So far, you’ve seen that Scala Native can be easy to use. In many cases, it works as a drop-in replacement for mainstream JVM Scala. But what can it do for us that JVM Scala can’t?
To see some of Scala Native’s more exceptional functionality, run sbt nativeLink. You should see output like this:
| $ sbt nativeLink |
| [info] Loading project definition from ... |
| [info] Set current project to sn-word-sorter (in build file:... |
| [info] Compiling 1 Scala source to ... |
| [info] Discovered 1279 classes and 9445 methods |
| [info] Optimizing (4418 ms) |
| [info] Generating intermediate code (961 ms) |
| [info] Produced 37 files |
| [info] Compiling to native code (2072 ms) |
| [info] Linking native code (308 ms) |
| [success] Total time: 17 s, completed Jan 21, 2018 4:25:58 PM |
If you look in your build directory at target/scala-2.11, you’ll see a 4.2MB executable file called hello-minimal-out. This file is a native binary—it consists of immediately executable CPU instructions plus headers, symbol tables, and other metadata to allow your operating system to load it and run it.
You should also see a 4.2MB file at target/scala-2.11/hello-minimal-out. That’s our program! You can run it on its own just by typing ./target/scala-2.11/hello-minimal-out. You can copy it, move it around, and in many cases copy it to another computer intact. This file contains executable machine code: binary CPU instructions that your OS can load into memory and run without a virtual machine or interpreter.
In contrast, if you were to package up a standard JVM Scala Hello, World project, the output is a 5.5MB file called hello-minimal-assembly-0.1-SNAPSHOT.jar. Unlike our native binary, a .jar file cannot be directly executed—instead, it must be executed by a Java Virtual Machine (JVM). Combined, the size of a JVM and an application JAR is often close to 100MB for a small app, and can rapidly increase for larger projects with complex dependencies.

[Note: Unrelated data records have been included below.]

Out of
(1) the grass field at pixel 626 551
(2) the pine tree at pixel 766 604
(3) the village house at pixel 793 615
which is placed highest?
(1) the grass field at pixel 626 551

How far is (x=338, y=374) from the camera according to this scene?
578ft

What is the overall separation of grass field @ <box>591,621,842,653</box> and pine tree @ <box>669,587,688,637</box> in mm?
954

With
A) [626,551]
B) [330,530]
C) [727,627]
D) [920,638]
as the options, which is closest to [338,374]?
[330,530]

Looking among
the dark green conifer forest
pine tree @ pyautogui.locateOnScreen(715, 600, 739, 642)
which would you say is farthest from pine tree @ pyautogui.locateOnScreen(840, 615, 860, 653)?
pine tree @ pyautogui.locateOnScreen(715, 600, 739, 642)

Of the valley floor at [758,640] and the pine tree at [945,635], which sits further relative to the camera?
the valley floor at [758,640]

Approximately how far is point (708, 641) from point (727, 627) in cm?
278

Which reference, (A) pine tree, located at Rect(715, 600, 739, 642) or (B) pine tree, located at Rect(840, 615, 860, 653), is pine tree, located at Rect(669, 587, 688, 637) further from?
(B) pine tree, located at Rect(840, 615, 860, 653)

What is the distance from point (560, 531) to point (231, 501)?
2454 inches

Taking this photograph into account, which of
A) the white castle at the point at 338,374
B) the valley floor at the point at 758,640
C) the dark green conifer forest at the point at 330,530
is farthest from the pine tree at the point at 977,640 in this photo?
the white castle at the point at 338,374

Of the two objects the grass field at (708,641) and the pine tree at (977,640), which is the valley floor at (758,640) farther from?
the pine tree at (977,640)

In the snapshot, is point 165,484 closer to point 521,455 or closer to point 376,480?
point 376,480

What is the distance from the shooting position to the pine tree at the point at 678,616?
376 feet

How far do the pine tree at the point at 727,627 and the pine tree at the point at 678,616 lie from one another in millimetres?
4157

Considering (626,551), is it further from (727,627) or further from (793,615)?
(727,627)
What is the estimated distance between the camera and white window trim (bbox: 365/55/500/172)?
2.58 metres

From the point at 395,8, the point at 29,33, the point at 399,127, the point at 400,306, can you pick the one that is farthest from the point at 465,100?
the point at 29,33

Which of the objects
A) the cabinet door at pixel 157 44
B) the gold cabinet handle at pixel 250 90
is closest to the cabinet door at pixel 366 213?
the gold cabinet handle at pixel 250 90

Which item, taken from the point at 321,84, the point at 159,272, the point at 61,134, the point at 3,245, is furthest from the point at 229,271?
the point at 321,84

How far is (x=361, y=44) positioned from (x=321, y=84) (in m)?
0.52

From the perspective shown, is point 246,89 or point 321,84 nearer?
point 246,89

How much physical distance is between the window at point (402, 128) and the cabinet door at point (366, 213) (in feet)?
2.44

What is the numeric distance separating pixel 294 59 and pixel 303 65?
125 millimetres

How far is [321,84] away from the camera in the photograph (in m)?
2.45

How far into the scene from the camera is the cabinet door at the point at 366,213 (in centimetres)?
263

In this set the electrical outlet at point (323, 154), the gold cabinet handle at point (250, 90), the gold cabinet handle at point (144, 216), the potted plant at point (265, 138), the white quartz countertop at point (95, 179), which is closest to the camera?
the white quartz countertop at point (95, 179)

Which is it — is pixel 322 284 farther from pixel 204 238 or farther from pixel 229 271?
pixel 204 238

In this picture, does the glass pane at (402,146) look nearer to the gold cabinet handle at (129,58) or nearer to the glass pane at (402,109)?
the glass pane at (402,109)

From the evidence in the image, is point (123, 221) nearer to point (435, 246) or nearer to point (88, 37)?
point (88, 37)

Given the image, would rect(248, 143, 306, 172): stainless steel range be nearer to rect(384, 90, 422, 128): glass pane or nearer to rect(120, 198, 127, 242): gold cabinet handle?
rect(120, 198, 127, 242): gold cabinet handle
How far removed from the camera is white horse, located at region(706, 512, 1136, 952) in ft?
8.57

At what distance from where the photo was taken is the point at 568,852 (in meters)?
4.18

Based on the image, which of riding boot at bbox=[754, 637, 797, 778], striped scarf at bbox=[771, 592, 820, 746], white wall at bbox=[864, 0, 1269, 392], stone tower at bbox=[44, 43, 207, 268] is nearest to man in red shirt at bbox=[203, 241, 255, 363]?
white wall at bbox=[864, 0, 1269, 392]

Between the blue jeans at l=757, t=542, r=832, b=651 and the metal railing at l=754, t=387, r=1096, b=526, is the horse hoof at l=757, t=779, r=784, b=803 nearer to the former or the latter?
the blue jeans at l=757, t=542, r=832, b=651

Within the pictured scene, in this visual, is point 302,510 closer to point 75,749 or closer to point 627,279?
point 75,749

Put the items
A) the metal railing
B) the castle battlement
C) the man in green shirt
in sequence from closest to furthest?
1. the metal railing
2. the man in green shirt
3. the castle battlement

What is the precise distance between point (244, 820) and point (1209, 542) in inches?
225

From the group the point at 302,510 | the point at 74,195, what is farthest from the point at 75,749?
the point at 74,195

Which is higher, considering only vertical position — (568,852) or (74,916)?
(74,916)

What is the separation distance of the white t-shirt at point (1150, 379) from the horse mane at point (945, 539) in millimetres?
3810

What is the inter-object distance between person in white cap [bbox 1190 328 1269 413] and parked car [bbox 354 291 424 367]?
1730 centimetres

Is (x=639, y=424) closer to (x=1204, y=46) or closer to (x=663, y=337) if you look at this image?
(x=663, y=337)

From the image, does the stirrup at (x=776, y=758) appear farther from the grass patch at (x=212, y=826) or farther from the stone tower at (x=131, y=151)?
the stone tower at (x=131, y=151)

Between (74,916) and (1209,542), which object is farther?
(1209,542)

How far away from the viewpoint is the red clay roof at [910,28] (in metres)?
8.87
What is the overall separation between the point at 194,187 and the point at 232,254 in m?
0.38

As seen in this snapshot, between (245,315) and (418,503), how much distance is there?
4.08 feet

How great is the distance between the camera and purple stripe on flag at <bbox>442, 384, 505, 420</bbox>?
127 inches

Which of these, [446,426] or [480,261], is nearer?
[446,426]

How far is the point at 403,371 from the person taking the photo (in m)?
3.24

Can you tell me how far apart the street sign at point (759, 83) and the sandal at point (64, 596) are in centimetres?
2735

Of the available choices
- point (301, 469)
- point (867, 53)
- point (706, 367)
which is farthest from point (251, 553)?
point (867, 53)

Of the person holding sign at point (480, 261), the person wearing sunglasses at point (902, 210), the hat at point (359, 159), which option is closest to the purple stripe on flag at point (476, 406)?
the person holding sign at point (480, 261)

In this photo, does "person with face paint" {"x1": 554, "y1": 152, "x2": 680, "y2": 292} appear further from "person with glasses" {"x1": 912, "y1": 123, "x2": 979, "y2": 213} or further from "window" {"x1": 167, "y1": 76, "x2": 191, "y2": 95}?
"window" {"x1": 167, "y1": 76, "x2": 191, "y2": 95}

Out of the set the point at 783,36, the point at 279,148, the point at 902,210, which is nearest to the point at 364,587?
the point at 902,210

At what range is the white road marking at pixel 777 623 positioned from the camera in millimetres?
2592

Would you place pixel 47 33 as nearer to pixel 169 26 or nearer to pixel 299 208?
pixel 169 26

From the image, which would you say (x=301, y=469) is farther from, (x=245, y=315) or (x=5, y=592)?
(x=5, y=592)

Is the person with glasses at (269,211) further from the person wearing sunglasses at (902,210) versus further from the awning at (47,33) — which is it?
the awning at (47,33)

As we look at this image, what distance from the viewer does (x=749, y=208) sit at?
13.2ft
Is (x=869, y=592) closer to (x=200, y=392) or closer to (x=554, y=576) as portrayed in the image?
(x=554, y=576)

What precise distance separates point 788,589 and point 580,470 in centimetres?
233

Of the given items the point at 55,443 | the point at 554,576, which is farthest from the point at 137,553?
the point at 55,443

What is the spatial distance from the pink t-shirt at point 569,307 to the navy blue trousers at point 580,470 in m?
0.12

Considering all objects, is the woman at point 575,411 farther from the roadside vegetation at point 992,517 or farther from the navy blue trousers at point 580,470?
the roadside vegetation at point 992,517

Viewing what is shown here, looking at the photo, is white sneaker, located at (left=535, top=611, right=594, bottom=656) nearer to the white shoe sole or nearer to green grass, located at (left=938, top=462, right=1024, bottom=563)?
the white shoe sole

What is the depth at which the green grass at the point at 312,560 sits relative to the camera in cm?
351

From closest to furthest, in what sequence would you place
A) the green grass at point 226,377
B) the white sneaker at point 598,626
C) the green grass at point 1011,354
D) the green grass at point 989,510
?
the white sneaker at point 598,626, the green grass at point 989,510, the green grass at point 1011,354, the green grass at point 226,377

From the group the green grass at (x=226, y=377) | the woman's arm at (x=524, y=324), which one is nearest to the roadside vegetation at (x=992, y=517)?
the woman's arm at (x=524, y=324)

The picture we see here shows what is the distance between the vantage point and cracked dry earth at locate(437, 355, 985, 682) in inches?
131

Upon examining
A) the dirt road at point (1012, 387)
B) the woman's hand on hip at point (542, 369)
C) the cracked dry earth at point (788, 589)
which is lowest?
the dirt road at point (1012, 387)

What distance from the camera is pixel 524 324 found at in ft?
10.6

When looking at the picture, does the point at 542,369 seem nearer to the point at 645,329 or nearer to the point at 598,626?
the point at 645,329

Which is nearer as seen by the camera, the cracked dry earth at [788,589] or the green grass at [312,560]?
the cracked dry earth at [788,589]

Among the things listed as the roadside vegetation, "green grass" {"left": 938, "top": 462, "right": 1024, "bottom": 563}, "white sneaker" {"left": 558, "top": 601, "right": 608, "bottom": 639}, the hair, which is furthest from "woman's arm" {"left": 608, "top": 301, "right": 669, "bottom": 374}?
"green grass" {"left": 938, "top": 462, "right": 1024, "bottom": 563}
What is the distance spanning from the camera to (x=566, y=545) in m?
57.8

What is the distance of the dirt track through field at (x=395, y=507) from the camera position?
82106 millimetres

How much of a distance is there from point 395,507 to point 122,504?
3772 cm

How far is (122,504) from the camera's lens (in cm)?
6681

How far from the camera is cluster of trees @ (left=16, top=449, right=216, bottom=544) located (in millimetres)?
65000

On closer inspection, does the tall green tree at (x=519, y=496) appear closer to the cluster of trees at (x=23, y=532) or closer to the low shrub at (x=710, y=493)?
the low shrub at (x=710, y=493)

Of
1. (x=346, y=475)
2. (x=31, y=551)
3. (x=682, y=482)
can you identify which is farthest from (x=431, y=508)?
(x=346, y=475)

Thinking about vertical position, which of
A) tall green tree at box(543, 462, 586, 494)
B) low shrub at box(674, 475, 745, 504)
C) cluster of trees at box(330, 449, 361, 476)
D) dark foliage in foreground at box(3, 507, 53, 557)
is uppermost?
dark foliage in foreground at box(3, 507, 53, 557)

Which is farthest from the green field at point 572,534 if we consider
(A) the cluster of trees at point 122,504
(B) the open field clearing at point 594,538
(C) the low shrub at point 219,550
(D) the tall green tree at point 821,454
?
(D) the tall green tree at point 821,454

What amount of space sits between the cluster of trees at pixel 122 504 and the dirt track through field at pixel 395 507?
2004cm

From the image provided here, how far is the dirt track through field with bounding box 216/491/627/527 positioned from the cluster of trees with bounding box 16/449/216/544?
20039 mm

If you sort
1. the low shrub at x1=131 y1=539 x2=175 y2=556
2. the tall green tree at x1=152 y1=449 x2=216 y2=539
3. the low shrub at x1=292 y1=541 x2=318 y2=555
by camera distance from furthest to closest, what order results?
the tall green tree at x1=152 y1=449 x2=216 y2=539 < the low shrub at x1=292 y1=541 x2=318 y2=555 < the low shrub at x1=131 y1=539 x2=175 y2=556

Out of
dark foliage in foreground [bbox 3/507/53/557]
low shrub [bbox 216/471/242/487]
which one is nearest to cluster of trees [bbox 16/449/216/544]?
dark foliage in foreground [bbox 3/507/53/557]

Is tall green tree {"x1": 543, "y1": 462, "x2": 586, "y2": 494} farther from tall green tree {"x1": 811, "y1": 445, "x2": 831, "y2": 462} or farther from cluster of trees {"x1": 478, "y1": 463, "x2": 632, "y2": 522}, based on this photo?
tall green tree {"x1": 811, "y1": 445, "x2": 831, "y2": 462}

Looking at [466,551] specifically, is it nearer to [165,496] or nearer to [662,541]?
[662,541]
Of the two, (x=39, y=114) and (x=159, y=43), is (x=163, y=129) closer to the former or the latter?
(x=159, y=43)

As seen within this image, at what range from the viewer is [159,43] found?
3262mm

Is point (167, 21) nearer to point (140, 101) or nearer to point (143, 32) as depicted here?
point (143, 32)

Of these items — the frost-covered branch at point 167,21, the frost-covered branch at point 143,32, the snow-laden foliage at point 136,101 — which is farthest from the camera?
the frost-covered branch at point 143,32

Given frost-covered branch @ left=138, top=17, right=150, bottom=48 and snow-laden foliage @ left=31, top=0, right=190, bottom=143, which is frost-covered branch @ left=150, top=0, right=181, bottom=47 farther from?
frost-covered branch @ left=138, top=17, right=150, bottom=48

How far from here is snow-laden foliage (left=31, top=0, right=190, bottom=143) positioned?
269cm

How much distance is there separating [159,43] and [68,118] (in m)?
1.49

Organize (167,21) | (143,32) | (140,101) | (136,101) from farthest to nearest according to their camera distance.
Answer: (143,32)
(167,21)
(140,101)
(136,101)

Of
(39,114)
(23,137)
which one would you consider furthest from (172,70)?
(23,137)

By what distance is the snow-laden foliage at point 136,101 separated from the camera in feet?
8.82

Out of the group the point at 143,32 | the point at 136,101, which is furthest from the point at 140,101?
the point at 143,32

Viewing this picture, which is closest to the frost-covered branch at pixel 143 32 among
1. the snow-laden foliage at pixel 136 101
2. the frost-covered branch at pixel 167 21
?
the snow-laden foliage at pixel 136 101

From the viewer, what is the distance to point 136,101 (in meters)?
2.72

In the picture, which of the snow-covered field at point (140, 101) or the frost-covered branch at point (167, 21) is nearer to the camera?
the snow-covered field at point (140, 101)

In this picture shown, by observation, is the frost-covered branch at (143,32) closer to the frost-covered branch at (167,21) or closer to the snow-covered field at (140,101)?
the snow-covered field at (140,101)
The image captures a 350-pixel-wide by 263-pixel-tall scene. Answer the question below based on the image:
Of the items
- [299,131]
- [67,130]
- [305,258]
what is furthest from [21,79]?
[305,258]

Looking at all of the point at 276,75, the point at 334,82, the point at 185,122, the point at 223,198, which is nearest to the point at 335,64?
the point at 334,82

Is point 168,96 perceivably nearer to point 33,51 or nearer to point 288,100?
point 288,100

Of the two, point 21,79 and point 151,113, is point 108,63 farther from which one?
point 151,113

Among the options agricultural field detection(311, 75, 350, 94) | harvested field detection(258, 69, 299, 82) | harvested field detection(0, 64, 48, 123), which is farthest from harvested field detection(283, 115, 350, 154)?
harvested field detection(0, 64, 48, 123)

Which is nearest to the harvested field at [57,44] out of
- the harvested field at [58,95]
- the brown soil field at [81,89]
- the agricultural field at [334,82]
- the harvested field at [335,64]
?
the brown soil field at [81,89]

There’s another, even more important difference. If we time the execution of both versions of our program, we’ll see this:
| $ time java -jar ./target/scala-2.11/hello_jvm-assembly.jar |
| hello, world! |
| |
| real 0m0.350s |
| user 0m0.368s |
| sys 0m0.038s |
| |
| $ time ./target/scala-2.11/hello_out |
| hello, world! |
| |
| real 0m0.024s |
| user 0m0.021s |
| sys 0m0.003s |
This is already an exciting result! Scala Native runs our Hello, World program in about 20 milliseconds, while our JVM program takes almost twenty times longer—close to half of a second—to print a string out to the console. Here we’re seeing the impact of the JVM. A Java Virtual Machine is itself a large, complex program that takes time to set up and shut down, and we have to go through that process every time our tiny Scala program runs. In contrast, our native binary is a file containing machine code. Our OS can just load it into memory, point the CPU at the main method, and let it run.
Before we go any further, though, it’s worth taking a step back and asking, When does performance matter?
For a command-line tool that a developer runs a few times an hour, a difference in startup time is a nice quality-of-life improvement. But when you’re dealing with big data, high-throughput networking, or heavy-duty I/O, efficiency is critical; improving performance or reducing resource usage can save serious amounts of money and make it possible to tackle new, harder problem domains. That level of performance isn’t always necessary; there are plenty of problems that are easily solved by higher-level programming languages. But throughout this book, we’re going to keep our focus on areas where this kind of performance can make a difference. As a result, we’re going to rapidly move from Hello, World to seriously big data.
Let’s dive in by exploring the foundations of systems programming, starting with input and output.